The crash in Catalonia in north-eastern Spain came two days after a separate deadly train collision killed at least 42 people in the country’s south and injured dozens more.
Emergency workers were still searching for more victims in the wreckage from Sunday’s deadly train accident that took place some 497 miles (800km) away as the nation began three days of mourning.
Emergency services in Catalonia said of the 15 people affected in Tuesday’s crash, three were seriously injured. Five others were in less serious conditions. Emergency services said 11 ambulances had been sent to the site of the crash.
The commuter train crashed near the town of Gelida, located about 35 minutes outside of Barcelona.
Spain’s railway operator ADIF said the containment wall likely collapsed due to heavy rainfall that swept across the north-eastern Spanish region this week.
Antonio Sanz, the regional health minister of Andalusia, where Sunday’s accident occurred, told Spanish media that the official toll from the collision had risen after another body was discovered in a severely damaged car.
Amid the tragedy, it emerged that a six-year-old girl survived the wreck without major injury, while her parents, brother and cousin all perished.
Health authorities said 39 people remained in hospitals on Tuesday morning, while 83 people were treated and discharged.
The crash happened at 7.45pm when the tail end of a train carrying 289 passengers on the route from Malaga to the capital, Madrid, derailed and crashed into an incoming train travelling from Madrid to Huelva, another southern city, according to rail operator Adif.
The front of the second train, which was carrying 184 people, took the brunt of the impact, which knocked its first two carriages off the track and down a four-metre (13ft) slope. Some bodies were found hundreds of metres from the crash site, according to Andalusia regional president Juanma Moreno.
Associated Press images taken on Tuesday showed the remains of the first two cars of the second train, severed from the rest of the train and lying beside the tracks.
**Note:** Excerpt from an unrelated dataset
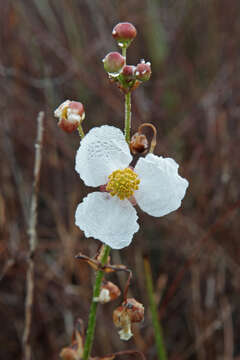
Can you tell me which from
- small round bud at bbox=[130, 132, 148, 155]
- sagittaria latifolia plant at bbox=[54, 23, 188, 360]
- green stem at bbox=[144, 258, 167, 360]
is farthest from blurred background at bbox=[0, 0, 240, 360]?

Train seats had been ejected onto the rocks that provide packing under the rails.
Further along the tracks, civil guard officers inspected the interior of the first train with dogs as passengers’ belongings lay scattered on the floor, according to the video distributed by authorities.
The last carriage was lying on its side on the tracks, and the second-to-last carriage was leaning to one side with all its windows shattered.
Officials are continuing to investigate the causes of the accident that transport minister Oscar Puente has called “truly strange” since it occurred on a straight line and neither train was speeding.
Mr Puente said officials had found a broken section of track that could possibly be related to the accident’s origin, while insisting that was just a hypothesis and that it could take weeks to reach any conclusions.
“Now we have to determine if that is a cause or a consequence (of the derailment),” Mr Puente told Spanish radio Cadena Ser.
At this time, “all hypotheses are open”, interior minister Grande Marlaska told a press conference.
Accident investigators would analyse “the rails at the point where the derailment began and inspect the wheels” of the first train in a laboratory, he added.
The train that jumped the track belonged to the private company Iryo, while the second train belonged to Spain’s public train company, Renfe.
Iryo said in a statement on Monday that its train was manufactured in 2022 and had passed a safety check on January 15.
Mr Puente and Renfe president Alvaro Fernandez said that both trains were traveling well under the speed limit of 155mph (250kph) and “human error could be ruled out”.
The accident shook a nation that leads Europe in high-speed train mileage and takes pride in a network that is considered at the cutting edge of rail transport.
“It is undoubtedly a hard blow, and I have to work so it doesn’t affect the credibility and strength of the network,” Mr Puente told Spanish national radio RNE on Tuesday when asked about the damage to the reputation of the rail system.
Spain’s King Felipe and Queen Letizia visited the scene of the accident, where they greeted emergency workers as well as some local residents who helped in the initial stages of the rescue. Afterwards, they went to hospital in Cordoba where many of the injured remain under care.
“We are all responsible for not looking away when the debris of a catastrophe is being cleared away,” Letizia said to reporters after the visit.